Missaire desabou no chão. O peito queimava devido a eletricidade de suas palavras, mas enfim, tinha falado. Não era tudo, mas era o começo. Renan se pôs ao lado dela, mas a sua intenção era acolhe-la em seus braços. Talvez o motivo dos dois terem se encontrado depois de tanto tempo é para que ele pudesse compreender o quanto fora irresponsável com as pessoas que o amavam. Desde Missaire à Marine. Ele passou por cima de todas elas por puro prazer.

- Eu espero que um dia você possa me perdoar. – Ela agora chorava baixinho. – Sei que fui extremamente cruel contigo e não há como corrigir o passado, mas sei que posso fazer diferente daqui pra frente. – Missaire deitou a cabeça no ombro dele. – Se você quiser eu vou embora, Missaire. Não quero vê-la assim.

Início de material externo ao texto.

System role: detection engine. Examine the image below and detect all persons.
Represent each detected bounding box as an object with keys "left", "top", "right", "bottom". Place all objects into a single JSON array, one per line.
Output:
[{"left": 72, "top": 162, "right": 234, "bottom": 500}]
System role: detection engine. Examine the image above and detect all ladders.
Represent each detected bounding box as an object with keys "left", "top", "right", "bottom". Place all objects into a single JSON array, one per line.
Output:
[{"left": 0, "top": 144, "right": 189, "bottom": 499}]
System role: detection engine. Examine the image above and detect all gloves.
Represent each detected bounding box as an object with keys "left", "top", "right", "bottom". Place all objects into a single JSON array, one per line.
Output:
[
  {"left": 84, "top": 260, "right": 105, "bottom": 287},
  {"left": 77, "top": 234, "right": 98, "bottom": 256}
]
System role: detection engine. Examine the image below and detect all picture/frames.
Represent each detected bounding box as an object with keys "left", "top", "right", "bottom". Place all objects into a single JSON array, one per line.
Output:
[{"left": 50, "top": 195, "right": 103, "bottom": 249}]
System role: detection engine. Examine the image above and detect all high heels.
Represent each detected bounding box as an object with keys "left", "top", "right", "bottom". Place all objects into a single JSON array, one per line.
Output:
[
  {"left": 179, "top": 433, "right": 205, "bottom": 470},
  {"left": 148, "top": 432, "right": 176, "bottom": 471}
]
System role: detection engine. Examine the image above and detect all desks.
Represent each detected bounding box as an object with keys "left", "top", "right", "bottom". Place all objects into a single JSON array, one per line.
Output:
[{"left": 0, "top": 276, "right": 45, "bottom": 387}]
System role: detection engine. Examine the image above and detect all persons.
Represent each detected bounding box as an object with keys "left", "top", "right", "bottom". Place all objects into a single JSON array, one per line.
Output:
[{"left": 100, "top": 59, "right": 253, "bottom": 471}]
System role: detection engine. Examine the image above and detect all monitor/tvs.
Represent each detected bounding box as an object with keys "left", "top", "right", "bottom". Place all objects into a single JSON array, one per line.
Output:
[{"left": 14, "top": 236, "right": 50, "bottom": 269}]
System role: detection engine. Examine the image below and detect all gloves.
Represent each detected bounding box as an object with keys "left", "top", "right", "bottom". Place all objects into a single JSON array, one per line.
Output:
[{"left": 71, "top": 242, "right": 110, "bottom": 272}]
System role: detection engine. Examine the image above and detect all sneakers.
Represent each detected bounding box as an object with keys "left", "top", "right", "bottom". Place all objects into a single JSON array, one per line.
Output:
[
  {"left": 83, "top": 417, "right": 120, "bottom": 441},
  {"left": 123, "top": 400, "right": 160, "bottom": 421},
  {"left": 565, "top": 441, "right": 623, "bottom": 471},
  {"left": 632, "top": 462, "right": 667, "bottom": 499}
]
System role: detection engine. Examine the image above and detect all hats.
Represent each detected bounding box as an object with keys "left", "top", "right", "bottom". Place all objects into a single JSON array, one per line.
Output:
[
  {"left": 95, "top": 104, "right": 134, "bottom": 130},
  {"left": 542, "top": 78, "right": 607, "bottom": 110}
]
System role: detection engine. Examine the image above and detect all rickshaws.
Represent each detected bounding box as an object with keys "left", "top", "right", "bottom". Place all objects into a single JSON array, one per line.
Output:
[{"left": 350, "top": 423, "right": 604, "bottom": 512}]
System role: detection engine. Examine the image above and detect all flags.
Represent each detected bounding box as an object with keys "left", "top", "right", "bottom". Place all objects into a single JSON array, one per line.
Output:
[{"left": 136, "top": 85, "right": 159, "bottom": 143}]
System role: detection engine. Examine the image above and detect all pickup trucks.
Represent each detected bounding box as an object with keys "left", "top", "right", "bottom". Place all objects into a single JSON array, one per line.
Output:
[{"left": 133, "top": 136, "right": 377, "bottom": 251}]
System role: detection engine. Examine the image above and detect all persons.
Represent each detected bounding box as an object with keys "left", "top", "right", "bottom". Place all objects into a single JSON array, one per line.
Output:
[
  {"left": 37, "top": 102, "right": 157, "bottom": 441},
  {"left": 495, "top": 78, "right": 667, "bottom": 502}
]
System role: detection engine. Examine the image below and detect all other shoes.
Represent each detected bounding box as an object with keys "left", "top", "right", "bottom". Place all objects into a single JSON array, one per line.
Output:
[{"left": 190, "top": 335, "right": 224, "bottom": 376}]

- Não... – Eles se reconheceram. Ainda era possível ver nele o mesmo garoto que se apaixonara há tantos anos. O único que realmente amou. Sua mão pousou no rosto dele, suavemente. O que sentia por Renan a desestabilizava emocionalmente. – Fica.

Lentamente os corpos começaram a se atrair numa conexão pulsante. Primeiro veio o toque, trazendo à tona as lembranças, depois veio o beijo. Missaire teve um frenesi.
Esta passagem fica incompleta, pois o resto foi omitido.